Una narrazione, quella della video artista statunitense che, assieme alla musica di Reich, voleva caratterizzarsi come una nuova formula espressiva, ricollegandosi ad un lavoro dello stesso tipo del 1993, The Cave. Una formula espressiva in cui lo scorrere delle immagini sullo schermo, vuoi di tipo documentaristico o di reportage giornalistico, si sincronizza con suoni elettronici e la musica dal vivo: in epoca di estrema e sempre più raffinata digitalizzazione, come quella odierna, tutto ciò assume in fascino ed il colore di qualcosa di velatamente vintage. Lo è nel mirabile montaggio delle immagini ma anche per l’effetto dell’esecuzione live di una piccola orchestra, disposta sotto lo schermo cinematografico, che ci riporta al tempo delle origini cinema, prima dell’avvento del sonoro.

Se lo sviluppo del discorso compositivo di Reich si muove secondo i canoni che sono propri della logica del ‘suo’ minimalismo, nello stesso tempo il suo linguaggio sa articolarsi secondo una prospettiva eminentemente filmica, coerente con il ritmo delle immagini e i livelli di tensione o di lirismo che si succedono. 

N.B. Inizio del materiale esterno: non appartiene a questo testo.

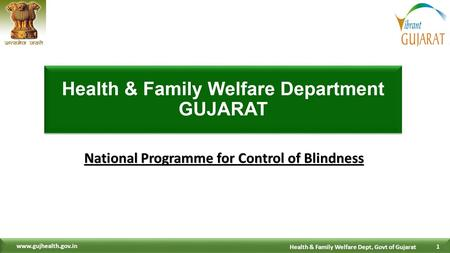 1 1 Health & Family Welfare Dept, Govt of Gujarat www.gujhealth.gov.in National Programme for Control of Blindness.
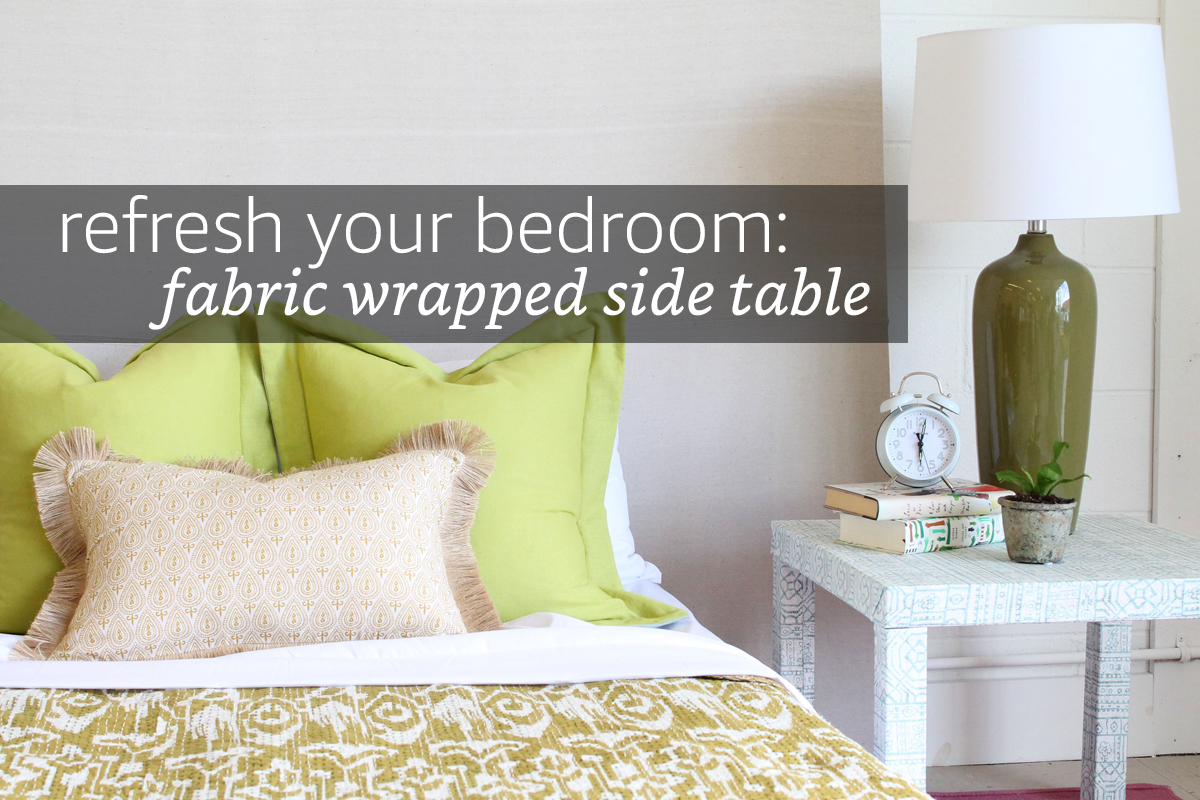 Bedroom Refresh: Fabric Wrapped Side Table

In tal senso una funzione cardine è svolta dall’ossessività ritmica, che porta alla deflagrazione dello Zeppelin o quella dei vari conti alla rovescia, scanditi con precisione metronòmica, in un crescendo di tensioni progressive, fino allo scoppio accecante del fungo atomico di Bikini.

Queste sequenze sonore di grande tensione, con fotogrammi che si duplicano e si moltiplicano progressivamente, si alternano sapientemente ad altre, di stampo più lirico, sottolineate dagli archi, ad accompagnare scene di vita quotidiana, tra lo sfocato e il pittorico, degli abitanti dell’atollo che furono costretti ad abbandonare le loro terre.

E’ interessante il cambio di registro espressivo che Reich viene adottando nel trattare il filmato successivo, che si sviluppa mescolando spezzoni di interviste, fatte ai protagonisti dell’esperimento della clonazione della pecora Dolly, con altri di tipo documentaristico. 

Vediamo qui un’intenso lavoro di interazione con la parola, la parola delle interviste, delle dichiarazioni, trattata ritmicamente, ripetuta, rielaborata, come in un gioco di spettri sonori, a volte enfatizzando un concetto particolarmente forte - come quello che vede il corpo umano come una macchina imperfetta  - a volte rendendola asemantica, quasi svuotandola di senso, concentrandosi sul suono o sul ritmo della medesima, quasi in una sorta di rap. 

Dietro l’angolo c’è l’eco della lezione di Berio ma unitamente si percepisce il tentativo, forte, di entrare nei contenuti, tra evocazioni bibliche ed anche con una forte dose di ironia, in una critica al crescente dominio della tecnologia nella vita dell’uomo.

Impeccabile l’esecuzione dell’ensemble, di elementi dell’orchestra del Teatro Real, disposto sotto lo schermo, formato da percussioni, piano e quintetto vocale (ensemble Synergy vocals): con  il direttore musicale Nacho de Paz che, con mirabile sincronismo, ha saputo perfettamente coordinare il ritmo della musica dal vivo, con quello delle immagini e, cosa più complessa, con quello della parola registrata.